CITY ISLAND: WHERE’S A COPY OF THE F#*Q%@{ING SCRIPT???

Somehow the past three days vanished in a haze of life-cathing-up errands, phone calls and the truly transitionary shift from production to post. Said “transition” for me takes the form of a particularly strange anxiety dream–this exact dream has happened to me after every movie. In it, I am standing on the set waiting to shoot but NOBODY HAS A COPY OF THE SCRIPT. At first I stay calm and tell myself that since I know the script I can deal without it. But I can’t.
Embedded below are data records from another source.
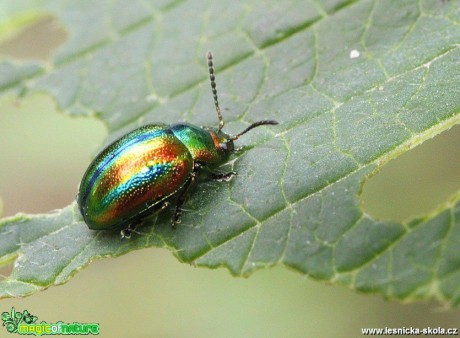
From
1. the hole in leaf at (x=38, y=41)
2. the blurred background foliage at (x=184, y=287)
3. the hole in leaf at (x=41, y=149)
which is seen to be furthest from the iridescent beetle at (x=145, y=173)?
the hole in leaf at (x=38, y=41)

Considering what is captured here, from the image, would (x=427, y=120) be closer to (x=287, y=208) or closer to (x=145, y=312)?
(x=287, y=208)

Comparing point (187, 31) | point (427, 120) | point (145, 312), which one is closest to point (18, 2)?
point (187, 31)

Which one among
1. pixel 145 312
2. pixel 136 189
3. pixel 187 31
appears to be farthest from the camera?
pixel 145 312

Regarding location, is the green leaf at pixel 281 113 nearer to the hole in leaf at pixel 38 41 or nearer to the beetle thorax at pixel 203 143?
the beetle thorax at pixel 203 143

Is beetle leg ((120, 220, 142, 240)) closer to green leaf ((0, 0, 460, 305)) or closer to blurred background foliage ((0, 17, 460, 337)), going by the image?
green leaf ((0, 0, 460, 305))

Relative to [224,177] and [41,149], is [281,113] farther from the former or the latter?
[41,149]

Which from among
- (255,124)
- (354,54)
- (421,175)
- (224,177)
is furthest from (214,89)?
(421,175)
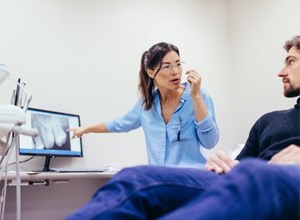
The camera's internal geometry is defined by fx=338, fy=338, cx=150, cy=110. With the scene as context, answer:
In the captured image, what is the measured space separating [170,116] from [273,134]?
0.69 m

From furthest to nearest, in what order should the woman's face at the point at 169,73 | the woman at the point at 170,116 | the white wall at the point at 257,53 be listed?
the white wall at the point at 257,53 → the woman's face at the point at 169,73 → the woman at the point at 170,116

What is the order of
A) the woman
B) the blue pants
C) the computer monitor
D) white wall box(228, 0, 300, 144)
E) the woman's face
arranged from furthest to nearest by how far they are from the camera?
white wall box(228, 0, 300, 144)
the computer monitor
the woman's face
the woman
the blue pants

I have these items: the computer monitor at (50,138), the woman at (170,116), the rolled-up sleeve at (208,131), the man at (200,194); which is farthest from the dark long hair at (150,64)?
the man at (200,194)

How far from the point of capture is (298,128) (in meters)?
1.26

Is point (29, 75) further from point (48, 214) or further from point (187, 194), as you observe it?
point (187, 194)

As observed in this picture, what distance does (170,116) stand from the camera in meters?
1.89

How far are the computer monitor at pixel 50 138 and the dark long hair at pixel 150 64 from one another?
614 millimetres

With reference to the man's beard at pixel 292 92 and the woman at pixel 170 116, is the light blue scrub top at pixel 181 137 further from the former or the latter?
the man's beard at pixel 292 92

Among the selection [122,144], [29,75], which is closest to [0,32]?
[29,75]

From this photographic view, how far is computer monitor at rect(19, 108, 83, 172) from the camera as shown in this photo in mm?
2076

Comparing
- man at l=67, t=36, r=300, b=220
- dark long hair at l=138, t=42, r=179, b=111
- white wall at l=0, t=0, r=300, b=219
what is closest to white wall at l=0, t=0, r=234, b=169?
white wall at l=0, t=0, r=300, b=219

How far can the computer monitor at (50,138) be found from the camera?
208 centimetres

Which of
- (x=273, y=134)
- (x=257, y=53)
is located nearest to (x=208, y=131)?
(x=273, y=134)

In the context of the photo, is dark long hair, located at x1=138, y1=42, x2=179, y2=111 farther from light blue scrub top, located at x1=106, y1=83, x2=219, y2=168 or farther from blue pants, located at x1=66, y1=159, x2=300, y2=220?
blue pants, located at x1=66, y1=159, x2=300, y2=220
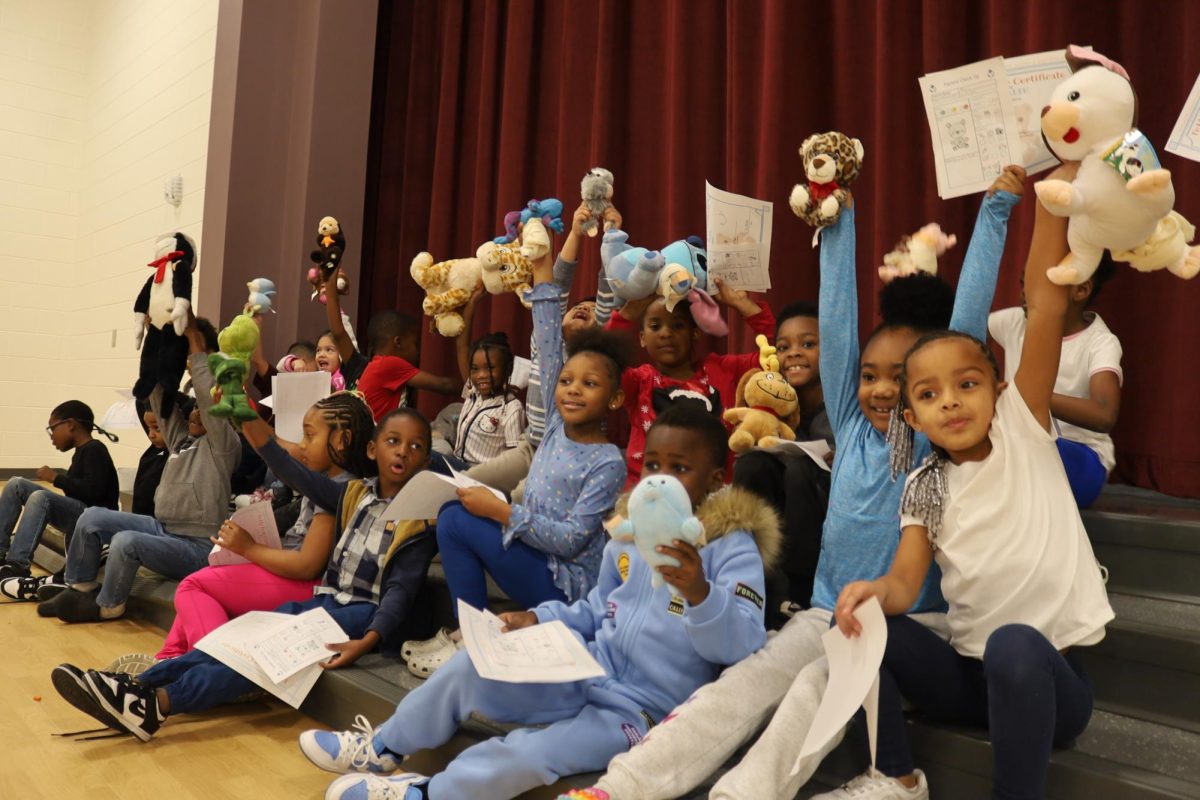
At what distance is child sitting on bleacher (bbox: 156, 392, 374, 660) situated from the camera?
240cm

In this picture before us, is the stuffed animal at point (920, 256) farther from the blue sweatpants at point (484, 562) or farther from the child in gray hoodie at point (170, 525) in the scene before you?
the child in gray hoodie at point (170, 525)

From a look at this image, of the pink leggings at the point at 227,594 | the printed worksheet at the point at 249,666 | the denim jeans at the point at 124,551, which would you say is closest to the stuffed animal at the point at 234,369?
the pink leggings at the point at 227,594

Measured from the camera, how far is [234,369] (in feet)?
7.89

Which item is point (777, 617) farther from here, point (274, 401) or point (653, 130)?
point (653, 130)

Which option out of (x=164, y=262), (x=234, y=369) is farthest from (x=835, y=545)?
(x=164, y=262)

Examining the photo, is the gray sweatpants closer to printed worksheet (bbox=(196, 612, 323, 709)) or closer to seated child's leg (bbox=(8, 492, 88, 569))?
printed worksheet (bbox=(196, 612, 323, 709))

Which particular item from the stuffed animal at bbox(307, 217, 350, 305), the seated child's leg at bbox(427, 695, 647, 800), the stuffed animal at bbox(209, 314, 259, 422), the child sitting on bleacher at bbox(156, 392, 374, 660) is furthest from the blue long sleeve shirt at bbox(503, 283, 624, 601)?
the stuffed animal at bbox(307, 217, 350, 305)

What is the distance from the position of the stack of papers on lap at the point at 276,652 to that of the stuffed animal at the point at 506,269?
37.7 inches

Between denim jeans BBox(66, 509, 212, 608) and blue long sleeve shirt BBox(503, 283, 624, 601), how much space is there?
1.42 metres

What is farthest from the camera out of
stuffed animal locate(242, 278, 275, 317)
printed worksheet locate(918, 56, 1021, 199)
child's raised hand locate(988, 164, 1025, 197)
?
stuffed animal locate(242, 278, 275, 317)

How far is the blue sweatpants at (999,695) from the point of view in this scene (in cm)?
120

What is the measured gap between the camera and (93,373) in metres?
6.72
I need to shotlist, I need to read the lines, I need to tell the actors something–and all this requires a COPY OF THE SCRIPT. And everybody becomes aware of the fact that not only can’t I tell them what to do, they can’t help me with the easiest request possible–to hand me a COPY OF THE SCRIPT. Embarrasment mounts and then turns to anger. Why are there no COPIES OF THE SCRIPT? I wind up thrusting myself down on the ground, like a child, and pounding the pavement: until there is a COPY OF THE SCRIPT in my hand, I announce, nothing will get done! How will that make everybody feel? Pretty silly, right? Still, this tantrum doesn’t produce the one thing that I need: a COPY OF THE SCRIPT. Worse, the dream ends as a humiliation for me–the crew doesn’t ultimately owe me a COPY OF THE SCRIPT…and it is plain that it was I who should have had this under control. I sit, angry, bereft, humiliated and completely de-authoritized. Then I wake up.
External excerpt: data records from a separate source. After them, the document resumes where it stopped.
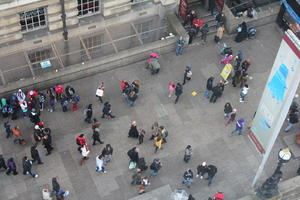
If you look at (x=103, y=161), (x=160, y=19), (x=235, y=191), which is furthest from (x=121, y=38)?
(x=235, y=191)

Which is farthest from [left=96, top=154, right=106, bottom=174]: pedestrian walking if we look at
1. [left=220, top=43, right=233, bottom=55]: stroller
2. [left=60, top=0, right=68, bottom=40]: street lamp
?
[left=220, top=43, right=233, bottom=55]: stroller

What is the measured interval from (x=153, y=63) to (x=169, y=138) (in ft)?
17.1

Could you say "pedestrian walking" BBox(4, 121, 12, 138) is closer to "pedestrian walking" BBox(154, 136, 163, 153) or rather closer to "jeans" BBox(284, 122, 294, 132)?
"pedestrian walking" BBox(154, 136, 163, 153)

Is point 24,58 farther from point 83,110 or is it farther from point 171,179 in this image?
point 171,179

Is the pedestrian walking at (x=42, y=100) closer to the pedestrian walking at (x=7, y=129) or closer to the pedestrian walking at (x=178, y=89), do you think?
the pedestrian walking at (x=7, y=129)

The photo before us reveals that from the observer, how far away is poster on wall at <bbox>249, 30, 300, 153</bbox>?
24.5 m

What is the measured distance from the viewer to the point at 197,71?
38.1m

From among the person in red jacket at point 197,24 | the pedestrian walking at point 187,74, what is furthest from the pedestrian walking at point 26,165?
the person in red jacket at point 197,24

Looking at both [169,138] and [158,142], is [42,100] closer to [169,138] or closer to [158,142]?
[158,142]

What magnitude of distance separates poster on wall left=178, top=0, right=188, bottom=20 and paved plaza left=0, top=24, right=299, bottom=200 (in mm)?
2207

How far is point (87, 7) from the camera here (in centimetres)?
3659

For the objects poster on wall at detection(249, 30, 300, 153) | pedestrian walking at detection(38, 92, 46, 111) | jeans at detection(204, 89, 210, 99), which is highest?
pedestrian walking at detection(38, 92, 46, 111)

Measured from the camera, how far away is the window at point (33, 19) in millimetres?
34906

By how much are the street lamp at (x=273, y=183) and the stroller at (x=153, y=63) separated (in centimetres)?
1025
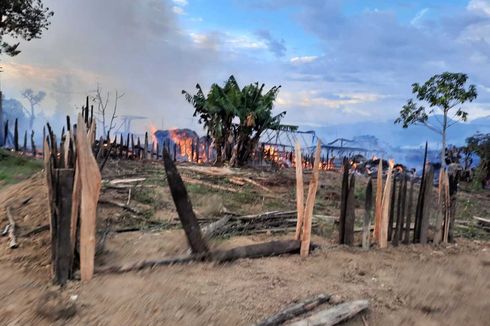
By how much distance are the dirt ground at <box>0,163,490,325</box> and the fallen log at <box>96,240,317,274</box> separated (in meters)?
0.09

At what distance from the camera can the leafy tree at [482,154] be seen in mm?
20359

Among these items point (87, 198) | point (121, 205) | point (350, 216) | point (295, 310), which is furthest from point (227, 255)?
point (121, 205)

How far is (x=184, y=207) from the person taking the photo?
462 centimetres

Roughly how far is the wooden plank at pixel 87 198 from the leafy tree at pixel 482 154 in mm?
20709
Now, like I said, I’ve had this exact dream at the end of every film I’ve made. Which is strange enough. But last night, I had dinner with one of our pre-eminent filmmakers, Fred Schepisi (“Plenty”, “Roxanne”, “Six Degrees Of Seperation”). His son Nick was part of our A.D. team and Fred visited set one day when we were in the city. We hit it off and made a dinner plan which turned into a lovely evening of confessionals–directors of all ages, backgrounds and reputations share so many of the same problems. (Remember the brilliant scene in “Ed Wood” when Ed meets Orson Welles at the bar of Musso and Frank’s and they have a surprising amount of common-ground?) After going through with Fred the “which actors to avoid” conversation, and discussing the improbables of so many productions, we got into the “coming down from production” scenario. And dig this: Fred’s had the exact same dream of being on the set without a COPY OF THE SCRIPT. I felt both vindicated and entirely less alone than I thought I was. Even Fred Schepisi has this ridiculous reflexive post-production nocturnal scenario.
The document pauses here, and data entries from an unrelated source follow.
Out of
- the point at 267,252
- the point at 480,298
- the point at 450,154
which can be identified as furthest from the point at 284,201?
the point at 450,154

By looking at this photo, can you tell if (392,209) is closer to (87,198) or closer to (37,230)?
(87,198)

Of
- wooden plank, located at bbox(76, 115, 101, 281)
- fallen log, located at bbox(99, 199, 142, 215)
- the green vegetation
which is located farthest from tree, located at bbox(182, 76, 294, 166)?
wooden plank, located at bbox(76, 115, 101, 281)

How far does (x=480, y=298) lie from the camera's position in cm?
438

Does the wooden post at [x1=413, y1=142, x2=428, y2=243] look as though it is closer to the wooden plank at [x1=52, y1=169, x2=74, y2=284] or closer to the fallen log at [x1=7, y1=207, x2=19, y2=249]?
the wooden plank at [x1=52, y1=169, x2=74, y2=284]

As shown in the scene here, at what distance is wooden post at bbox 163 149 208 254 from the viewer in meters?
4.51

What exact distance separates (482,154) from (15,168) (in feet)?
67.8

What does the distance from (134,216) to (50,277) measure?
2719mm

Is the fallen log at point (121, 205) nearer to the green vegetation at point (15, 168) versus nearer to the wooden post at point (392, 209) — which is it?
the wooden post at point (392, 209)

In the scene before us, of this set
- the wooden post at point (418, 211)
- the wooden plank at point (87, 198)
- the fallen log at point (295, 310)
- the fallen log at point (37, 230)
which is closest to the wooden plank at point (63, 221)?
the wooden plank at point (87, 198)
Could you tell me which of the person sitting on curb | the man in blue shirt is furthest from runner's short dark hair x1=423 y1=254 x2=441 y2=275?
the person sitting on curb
And I have a feeling that he’s not the only other director who has this dream. What an interesting poll this would be to take; how many directors have this dream? Are they all good directors? Do the bad ones not have the dream because they don’t find anything unusual in being out of control? What specific deep-seated neurosis inherent in directors does this dream speak to? Lack of control? False empowerment syndrome? Complete and utterly lunatic lack of faith in the organism that is the movie set? All I suppose, but the latter is the most provocative; for a movie set, when functional, is an organizational thing of beauty, a mini-society in which seemingly anything–given the right equipment–can be accomplished. But a movie set bereft of a single important element–an actor who wont come out of a trailer, a director who can’t decide what to do next, a camera that doesn’t work, even NO COPY OF THE SCRIPT BEING AVAILABLE–such a set is a truck parked on a hill with the e-brake suddenly being released. The descent into chaos threatens the process at every moment. Staving it off is the triumph of a good day’s work.